• **Data rows**:
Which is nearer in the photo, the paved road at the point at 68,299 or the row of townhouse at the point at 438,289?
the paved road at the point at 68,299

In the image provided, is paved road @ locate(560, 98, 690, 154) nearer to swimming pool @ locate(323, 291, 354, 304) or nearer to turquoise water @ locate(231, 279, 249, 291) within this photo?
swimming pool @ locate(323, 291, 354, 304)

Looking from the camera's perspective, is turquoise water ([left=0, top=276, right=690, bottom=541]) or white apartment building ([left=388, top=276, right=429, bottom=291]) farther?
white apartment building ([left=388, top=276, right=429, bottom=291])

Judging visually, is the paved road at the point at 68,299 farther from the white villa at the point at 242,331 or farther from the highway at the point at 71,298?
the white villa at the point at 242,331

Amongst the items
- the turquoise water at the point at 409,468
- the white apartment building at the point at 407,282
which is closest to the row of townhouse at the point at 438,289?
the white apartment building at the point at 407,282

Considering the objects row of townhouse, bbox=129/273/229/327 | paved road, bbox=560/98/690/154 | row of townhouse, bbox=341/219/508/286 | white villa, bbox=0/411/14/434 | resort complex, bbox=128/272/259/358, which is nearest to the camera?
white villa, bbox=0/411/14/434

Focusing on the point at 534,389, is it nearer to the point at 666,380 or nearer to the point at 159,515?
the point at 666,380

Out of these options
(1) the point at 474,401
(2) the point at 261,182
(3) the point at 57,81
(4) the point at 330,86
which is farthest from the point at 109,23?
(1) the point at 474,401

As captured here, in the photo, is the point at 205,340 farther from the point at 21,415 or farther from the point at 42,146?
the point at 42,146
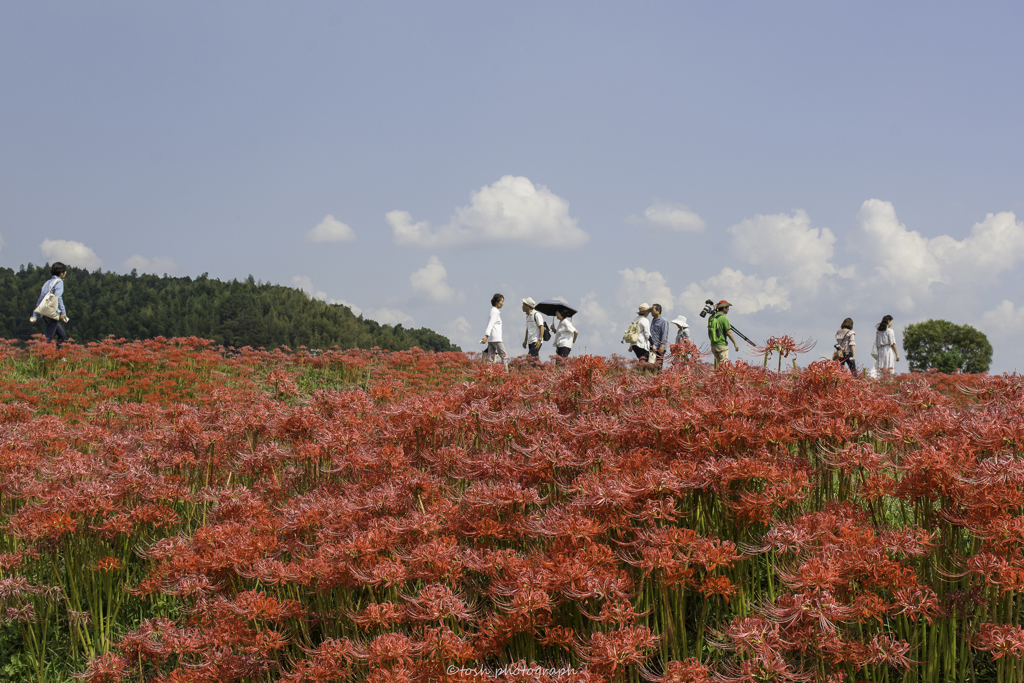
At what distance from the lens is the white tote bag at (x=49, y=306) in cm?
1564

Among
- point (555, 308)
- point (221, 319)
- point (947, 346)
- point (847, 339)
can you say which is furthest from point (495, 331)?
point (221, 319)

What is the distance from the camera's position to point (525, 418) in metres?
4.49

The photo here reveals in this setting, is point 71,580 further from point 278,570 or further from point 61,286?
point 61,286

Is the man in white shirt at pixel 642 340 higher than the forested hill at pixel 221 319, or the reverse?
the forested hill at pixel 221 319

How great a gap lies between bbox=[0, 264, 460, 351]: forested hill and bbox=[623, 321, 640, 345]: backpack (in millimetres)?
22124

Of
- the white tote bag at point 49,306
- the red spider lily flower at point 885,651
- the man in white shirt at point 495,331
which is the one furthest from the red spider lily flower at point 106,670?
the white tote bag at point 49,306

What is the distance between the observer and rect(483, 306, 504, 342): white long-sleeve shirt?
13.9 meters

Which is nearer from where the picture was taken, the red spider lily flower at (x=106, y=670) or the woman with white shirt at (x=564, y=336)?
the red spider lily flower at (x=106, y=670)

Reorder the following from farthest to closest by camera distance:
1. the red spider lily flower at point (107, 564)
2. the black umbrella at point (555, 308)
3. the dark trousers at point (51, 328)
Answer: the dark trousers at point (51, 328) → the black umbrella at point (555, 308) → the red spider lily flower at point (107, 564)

==

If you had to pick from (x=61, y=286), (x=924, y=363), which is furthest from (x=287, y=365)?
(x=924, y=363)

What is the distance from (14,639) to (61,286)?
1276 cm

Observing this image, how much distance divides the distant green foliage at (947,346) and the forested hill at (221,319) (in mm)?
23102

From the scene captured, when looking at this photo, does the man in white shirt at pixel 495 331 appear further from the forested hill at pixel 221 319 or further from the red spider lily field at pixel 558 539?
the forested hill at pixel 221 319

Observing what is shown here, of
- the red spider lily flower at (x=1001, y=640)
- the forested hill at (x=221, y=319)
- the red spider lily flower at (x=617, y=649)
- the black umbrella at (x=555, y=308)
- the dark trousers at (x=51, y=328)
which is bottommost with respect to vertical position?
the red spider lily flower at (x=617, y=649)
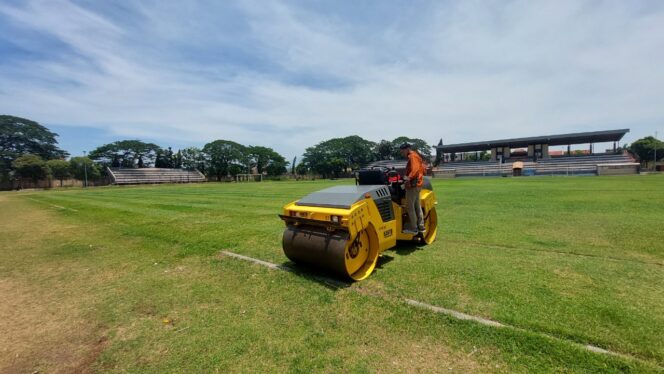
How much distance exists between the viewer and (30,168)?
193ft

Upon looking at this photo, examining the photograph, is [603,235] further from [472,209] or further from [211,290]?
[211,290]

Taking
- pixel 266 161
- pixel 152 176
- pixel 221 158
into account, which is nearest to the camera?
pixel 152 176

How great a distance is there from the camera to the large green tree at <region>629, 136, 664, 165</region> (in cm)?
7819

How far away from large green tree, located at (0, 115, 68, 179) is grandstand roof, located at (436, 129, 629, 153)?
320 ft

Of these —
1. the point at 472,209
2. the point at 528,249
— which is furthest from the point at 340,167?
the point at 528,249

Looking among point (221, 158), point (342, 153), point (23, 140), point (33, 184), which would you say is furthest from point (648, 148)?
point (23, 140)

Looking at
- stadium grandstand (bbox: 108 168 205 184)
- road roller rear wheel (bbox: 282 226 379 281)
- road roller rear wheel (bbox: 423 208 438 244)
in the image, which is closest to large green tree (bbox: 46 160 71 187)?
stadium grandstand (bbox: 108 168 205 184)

...

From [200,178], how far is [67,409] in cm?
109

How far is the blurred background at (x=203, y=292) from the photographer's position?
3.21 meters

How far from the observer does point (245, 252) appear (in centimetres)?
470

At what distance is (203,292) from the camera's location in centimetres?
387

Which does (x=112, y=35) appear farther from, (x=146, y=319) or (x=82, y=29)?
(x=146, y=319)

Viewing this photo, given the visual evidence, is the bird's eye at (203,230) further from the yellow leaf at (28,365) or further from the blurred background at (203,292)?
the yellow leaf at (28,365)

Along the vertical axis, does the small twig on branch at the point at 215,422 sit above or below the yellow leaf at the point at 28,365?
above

• **Task requirements**:
Count the lines in the records above that contain the word "vertical". Reply with the number alone.

• **Full solution**:
2